Canada - Profile
- Spanning the north of the American continent, Canada has cruising grounds on both the western Pacific coast and the eastern Atlantic coast. The majority of Canadians, however, sail inland on the Great Lakes, which can be reached either by sailing up the St Lawrence river from the Atlantic or through the Erie Canal. Some like to make the round trip by sailing to Nova Scotia, up the St Lawrence to the Lakes and then back to New York and the US east coast through the Canal.
- For the decreasing number of yachts who take the northern route across the Atlantic, the island of Newfoundland, closest point to Europe, is their landfall or springboard. Cruising this northern island is strictly for summer months and even then it can be cold, wet and windy at times. The rewards are a vast choice of anchorages in small bays, harbours and islands and the few cruising boats sailing this far north can find complete isolation in beautiful surroundings.
- More often visited by foreign yachts is Nova Scotia, the first stop down-east from Maine. Halifax, the main harbour, is a large yachting centre and, like St Johns in Newfoundland, a transatlantic springboard and landfall.

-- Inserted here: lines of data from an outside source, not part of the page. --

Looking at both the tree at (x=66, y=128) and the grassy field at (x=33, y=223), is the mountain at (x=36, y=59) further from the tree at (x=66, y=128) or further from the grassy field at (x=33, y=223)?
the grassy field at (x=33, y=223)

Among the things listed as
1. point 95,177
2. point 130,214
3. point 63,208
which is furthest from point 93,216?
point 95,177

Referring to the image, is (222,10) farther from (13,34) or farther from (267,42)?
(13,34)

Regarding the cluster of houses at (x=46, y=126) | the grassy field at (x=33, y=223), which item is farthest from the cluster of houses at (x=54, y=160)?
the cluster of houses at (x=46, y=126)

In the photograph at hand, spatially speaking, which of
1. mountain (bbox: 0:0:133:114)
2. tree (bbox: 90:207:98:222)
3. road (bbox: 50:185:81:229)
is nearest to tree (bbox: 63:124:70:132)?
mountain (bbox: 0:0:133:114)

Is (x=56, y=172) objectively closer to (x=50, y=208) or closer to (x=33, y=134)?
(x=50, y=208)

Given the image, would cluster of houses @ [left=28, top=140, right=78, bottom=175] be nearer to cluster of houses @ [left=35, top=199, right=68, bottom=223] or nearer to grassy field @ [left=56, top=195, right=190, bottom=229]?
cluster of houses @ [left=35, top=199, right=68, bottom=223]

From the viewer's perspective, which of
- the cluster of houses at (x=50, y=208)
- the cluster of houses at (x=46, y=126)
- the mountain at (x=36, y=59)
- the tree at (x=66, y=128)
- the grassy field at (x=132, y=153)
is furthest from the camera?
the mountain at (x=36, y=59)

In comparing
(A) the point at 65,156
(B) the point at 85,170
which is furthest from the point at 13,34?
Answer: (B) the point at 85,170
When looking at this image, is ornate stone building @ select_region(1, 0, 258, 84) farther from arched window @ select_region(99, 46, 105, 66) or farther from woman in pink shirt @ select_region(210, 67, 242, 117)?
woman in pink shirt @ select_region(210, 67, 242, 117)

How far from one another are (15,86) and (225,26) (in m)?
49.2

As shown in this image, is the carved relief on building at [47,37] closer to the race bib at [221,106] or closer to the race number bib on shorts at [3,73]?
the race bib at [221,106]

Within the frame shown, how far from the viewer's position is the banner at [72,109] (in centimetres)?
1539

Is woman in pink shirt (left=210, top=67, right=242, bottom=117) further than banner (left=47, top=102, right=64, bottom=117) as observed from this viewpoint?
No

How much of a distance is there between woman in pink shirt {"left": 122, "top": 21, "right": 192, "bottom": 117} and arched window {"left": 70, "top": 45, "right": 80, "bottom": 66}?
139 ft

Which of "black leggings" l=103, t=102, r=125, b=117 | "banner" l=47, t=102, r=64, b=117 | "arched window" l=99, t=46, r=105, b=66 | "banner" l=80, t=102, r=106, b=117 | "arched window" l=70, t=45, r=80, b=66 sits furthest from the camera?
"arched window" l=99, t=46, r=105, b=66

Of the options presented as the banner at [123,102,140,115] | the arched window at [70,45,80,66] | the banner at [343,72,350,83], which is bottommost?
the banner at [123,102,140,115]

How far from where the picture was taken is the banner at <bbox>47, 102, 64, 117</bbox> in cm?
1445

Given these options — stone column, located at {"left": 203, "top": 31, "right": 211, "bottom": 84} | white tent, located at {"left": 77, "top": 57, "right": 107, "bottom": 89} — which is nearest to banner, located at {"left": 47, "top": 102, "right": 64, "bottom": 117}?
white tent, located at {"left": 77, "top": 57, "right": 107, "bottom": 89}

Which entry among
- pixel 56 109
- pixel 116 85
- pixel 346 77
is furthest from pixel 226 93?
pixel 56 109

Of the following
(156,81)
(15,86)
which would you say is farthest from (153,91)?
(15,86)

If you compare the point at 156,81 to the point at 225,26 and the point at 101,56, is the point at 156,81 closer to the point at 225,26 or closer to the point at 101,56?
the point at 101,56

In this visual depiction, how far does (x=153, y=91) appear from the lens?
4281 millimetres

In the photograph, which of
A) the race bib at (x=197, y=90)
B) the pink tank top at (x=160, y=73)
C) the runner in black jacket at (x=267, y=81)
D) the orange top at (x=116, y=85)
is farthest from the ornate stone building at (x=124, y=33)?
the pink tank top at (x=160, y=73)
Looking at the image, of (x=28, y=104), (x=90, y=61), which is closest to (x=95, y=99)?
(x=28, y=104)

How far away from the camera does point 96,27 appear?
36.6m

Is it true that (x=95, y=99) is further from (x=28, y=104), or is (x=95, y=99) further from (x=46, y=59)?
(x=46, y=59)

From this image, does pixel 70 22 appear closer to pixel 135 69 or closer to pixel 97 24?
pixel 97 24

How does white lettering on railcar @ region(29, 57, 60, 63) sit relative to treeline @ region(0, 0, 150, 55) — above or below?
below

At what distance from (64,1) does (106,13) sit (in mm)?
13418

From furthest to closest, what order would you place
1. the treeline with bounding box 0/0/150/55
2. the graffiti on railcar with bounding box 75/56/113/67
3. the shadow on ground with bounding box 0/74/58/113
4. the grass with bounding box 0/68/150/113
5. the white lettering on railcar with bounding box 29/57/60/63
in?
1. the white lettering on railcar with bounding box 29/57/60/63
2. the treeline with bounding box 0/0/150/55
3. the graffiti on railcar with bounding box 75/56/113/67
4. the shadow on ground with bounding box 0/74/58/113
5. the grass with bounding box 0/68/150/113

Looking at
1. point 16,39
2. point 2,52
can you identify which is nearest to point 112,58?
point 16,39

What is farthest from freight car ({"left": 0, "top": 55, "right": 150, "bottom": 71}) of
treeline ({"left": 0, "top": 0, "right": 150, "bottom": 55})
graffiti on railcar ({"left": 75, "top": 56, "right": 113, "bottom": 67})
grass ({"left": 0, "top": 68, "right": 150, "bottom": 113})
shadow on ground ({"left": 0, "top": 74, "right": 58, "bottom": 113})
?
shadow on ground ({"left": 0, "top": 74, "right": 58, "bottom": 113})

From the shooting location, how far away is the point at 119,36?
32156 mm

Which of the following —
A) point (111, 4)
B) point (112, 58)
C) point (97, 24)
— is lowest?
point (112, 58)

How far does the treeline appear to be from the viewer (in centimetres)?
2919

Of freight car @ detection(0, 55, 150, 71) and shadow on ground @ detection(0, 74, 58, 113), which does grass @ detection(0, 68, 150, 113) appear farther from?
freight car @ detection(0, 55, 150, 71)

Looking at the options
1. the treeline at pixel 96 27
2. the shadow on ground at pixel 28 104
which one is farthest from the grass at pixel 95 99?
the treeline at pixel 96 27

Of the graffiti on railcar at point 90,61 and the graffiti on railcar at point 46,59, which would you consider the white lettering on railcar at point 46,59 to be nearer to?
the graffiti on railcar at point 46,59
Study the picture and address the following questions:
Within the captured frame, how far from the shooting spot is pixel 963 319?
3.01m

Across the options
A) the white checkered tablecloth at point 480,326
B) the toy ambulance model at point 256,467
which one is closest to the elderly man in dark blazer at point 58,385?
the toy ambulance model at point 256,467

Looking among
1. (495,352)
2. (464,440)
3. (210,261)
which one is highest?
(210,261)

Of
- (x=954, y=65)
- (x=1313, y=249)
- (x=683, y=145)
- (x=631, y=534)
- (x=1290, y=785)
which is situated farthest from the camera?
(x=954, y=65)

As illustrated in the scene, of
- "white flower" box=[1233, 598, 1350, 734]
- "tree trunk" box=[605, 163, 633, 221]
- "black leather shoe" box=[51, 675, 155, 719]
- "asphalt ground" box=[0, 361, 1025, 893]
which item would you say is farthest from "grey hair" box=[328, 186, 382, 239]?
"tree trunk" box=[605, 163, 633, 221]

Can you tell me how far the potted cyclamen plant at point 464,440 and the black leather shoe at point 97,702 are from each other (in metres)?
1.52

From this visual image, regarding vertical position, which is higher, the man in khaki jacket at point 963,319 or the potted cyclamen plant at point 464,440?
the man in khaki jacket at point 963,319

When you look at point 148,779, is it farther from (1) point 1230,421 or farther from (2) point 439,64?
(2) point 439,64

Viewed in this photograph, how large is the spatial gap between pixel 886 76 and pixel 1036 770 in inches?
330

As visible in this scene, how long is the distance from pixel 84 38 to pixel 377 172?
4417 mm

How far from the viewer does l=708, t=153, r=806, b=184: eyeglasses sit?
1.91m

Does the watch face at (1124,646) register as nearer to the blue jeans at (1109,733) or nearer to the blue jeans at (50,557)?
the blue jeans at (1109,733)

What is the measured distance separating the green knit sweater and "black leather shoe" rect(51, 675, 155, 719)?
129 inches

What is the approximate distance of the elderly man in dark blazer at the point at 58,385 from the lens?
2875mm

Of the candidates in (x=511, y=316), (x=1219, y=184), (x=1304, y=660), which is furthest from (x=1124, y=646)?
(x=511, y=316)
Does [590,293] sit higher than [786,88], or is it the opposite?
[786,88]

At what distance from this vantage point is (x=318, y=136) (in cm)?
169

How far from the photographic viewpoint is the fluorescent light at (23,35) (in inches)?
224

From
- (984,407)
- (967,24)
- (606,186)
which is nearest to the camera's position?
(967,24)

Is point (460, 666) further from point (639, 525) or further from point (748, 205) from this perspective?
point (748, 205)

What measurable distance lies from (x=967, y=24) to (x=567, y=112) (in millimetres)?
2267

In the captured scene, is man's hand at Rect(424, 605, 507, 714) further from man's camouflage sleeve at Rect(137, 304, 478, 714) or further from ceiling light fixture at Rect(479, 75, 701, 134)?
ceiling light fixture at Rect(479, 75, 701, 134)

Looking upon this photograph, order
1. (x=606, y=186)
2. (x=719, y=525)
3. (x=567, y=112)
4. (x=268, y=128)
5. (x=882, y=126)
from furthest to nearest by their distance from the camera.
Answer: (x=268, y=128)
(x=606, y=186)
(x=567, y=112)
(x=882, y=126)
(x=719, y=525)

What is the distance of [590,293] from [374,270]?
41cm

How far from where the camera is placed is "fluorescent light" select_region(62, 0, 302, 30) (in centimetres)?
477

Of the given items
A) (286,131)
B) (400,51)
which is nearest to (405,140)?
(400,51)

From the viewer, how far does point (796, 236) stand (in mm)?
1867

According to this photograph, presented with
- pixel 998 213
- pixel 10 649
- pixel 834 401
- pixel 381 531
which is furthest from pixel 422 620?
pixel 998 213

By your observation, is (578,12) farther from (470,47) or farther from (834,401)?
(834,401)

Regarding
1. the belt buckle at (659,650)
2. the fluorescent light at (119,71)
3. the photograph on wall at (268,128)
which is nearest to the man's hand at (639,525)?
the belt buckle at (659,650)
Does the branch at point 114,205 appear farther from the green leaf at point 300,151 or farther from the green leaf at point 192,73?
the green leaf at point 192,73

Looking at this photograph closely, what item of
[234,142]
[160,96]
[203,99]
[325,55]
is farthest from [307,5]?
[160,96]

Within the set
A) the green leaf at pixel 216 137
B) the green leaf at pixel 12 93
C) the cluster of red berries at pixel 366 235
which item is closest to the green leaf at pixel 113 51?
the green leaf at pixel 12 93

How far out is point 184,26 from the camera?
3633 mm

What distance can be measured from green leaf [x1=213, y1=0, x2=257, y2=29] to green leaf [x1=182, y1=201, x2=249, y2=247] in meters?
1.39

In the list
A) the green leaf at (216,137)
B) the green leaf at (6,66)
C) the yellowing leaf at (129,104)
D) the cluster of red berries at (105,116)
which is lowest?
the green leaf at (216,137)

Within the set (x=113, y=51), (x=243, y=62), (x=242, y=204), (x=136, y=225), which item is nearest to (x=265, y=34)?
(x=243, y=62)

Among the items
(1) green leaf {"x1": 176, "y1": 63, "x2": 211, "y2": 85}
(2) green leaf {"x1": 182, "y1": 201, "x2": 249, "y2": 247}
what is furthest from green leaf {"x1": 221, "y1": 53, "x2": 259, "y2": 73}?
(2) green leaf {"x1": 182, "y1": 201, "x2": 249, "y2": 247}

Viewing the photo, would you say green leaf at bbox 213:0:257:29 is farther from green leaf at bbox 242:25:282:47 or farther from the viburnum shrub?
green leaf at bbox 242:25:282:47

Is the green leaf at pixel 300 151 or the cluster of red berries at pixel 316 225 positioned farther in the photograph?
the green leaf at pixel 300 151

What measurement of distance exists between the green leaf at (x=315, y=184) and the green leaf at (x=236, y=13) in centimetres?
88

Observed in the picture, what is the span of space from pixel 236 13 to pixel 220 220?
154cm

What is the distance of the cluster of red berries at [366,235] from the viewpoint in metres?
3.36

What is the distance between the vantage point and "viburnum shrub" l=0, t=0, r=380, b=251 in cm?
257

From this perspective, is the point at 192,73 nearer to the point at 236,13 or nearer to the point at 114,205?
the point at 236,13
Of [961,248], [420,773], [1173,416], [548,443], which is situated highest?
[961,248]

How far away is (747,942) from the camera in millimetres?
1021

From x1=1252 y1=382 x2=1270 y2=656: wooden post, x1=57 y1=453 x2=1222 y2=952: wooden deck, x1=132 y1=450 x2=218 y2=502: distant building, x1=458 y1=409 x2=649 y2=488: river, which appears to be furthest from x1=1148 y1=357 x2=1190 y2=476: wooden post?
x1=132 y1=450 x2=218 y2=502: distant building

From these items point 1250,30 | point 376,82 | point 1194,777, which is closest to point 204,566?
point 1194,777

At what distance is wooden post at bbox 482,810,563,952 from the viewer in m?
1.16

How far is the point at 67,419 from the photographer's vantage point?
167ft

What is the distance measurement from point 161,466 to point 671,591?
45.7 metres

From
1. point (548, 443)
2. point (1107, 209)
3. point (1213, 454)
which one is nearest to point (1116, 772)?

- On the Pacific coast British Columbia boasts one of the most beautiful and dramatic cruising grounds in the world with its snowcapped mountains, waterfalls cascading down rugged cliffs, a myriad of islands and quiet, still fjords. The 282 mile (454 km) long Vancouver Island protects most of the mainland from the Pacific Ocean and so creates an inland sea. The most popular cruising area is the Gulf Islands in the south. Another good cruising area is at the north of the Strait of Georgia, where a cluster of islands border the magnificent Desolation Sound. North of this begins the inside passage to Alaska.
- A large tidal range and strong currents make for attentive navigation along this coast, as do the hazards of floating logs and kelp. All of the area is well charted and tide rips are marked. Fog can be a hazard and radar a great boon, especially as there is a lot of other traffic - logging tugs, fishing boats, fast ferries to and from the islands and, especially near Vancouver, commercial shipping. The rewards of nature, both in scenery and wildlife, including superb fishing, more than make up for the attentive navigation needed.
- There are good facilities in all major yachting centres. Marine equipment and fuel is more expensive than in the USA, whereas Canadian charts are cheaper than US charts. Provisioning is very good in larger ports, but only adequate in some of the smaller places.
- On the west coast, the best stocks of chandlery and general boat repair facilities are in Vancouver as well as Richmond, one of its suburbs. There are good docking facilities at the Royal Vancouver Yacht Club as well as the nearby marina and Vancouver Rowing Club, all of which welcome visitors and are close to the centre.
- Particularly north of Vancouver, grocery stores and fuelling stations are far apart. Nanaimo, on Vancouver Island, is a good provisioning place used by the local fishing fleet, so docking space is sometimes limited. There are several marinas in Pender Harbour, with stores, post office and fuel station. Similar services are available at Sullivan Bay on North Broughton Island. Good facilities are available in Prince Rupert, although the place gets crowded when the fishing fleet is in.
- On the Atlantic coast, Halifax, in Nova Scotia, has a wide range of repair facilities and services. There are three large yacht clubs in town and visitors can moor at the Maritime Museum of the Atlantic in the main harbour.
- Best repair facilities are at Lunenburg, an important fishing port, which has a very interesting fishing museum.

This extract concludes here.